Imagine it: Philippa fresh out of the shower, Philippa’s perfume on the dresser, brewing a fresh pot of herbal tea for Philippa, because cheesecake gave Philippa the shits. And Yves! Darling Yves, like the silver lining to Philippa’s cloud. Imagine the nights spent with Yves’s long toes in his lap, stroking Yves’s silken mahogany waves, Yves as some sort of symbol of luxury, always reclined like a cat on a velvet chaise lounge even in Arthur’s most domestic fantasies. Arthur kissed him, then kissed Philippa. Oh, he loved them. He loved them, he wanted them, he longed for a life like this!
He leaned over to bury his lips in Yves’s neck. “I want all of it,” he murmured, his mouth muffled by skin slicked with salt and the particular flavor of Arthur’s magic, which was a bit like grape Tylenol, and had technically been used under these conditions as a sort of advanced vibrator, that proverbial electric touch.
“I want all of it,” Arthur said again when Philippa’s breathy moan sounded in his ear, like the call of a siren from afar. Her hands were elsewhere, on Yves. “I want all of it, everything, the baby—”

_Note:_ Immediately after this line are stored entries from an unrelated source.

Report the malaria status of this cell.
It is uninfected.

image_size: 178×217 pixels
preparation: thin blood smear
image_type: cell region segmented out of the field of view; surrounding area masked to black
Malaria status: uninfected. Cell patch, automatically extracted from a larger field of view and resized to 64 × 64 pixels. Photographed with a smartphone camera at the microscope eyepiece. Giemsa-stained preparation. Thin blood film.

“Is that your phone?” said Philippa, and Arthur didn’t know, his trousers were gone, everything was euphoria, would only be euphoria from now until forever, it was euphoria eternal, euphoria evermore. He turned to kiss Yves, who was no longer within reach, and Arthur felt confusingly marooned. Everything seemed to shrink a little. The bed, which had seemed so large and uncontainable just breaths ago now seemed too small, his fingertips and toes already bursting from its edges.
He didn’t quite realize what was happening until Gillian’s voice was already in his ear, tinny and far away, like an astronaut in deep and distant space.
“Arthur,” said his wife’s voice. Yes, you heard me correctly. “Art, are you there?”
“Yes.” He struggled to sit up, holding the phone to his ear and squinting at Philippa, who was tracing delicate filigrees of nothing on his thigh.
“I’m very sorry to have to spoil your trip, but your father is dead.” Arthur heard the faint sound of static in his head, like the connection was bad, the blueprint was failing. “I’ve emailed you your flight itinerary; it leaves in three hours. I’ll take care of everything at the office and send a car to SFO if I can’t be there myself. Do give Yves and Philippa my love.”
I love you, said the voice in Arthur’s head, which in reality could have been any voice but was always supposed to be his father’s. I love you. Like the tumble of the flag pin to the floor, the neatness of an ending, gone as it had never been before.
And with it, the phone fell from Arthur’s hand.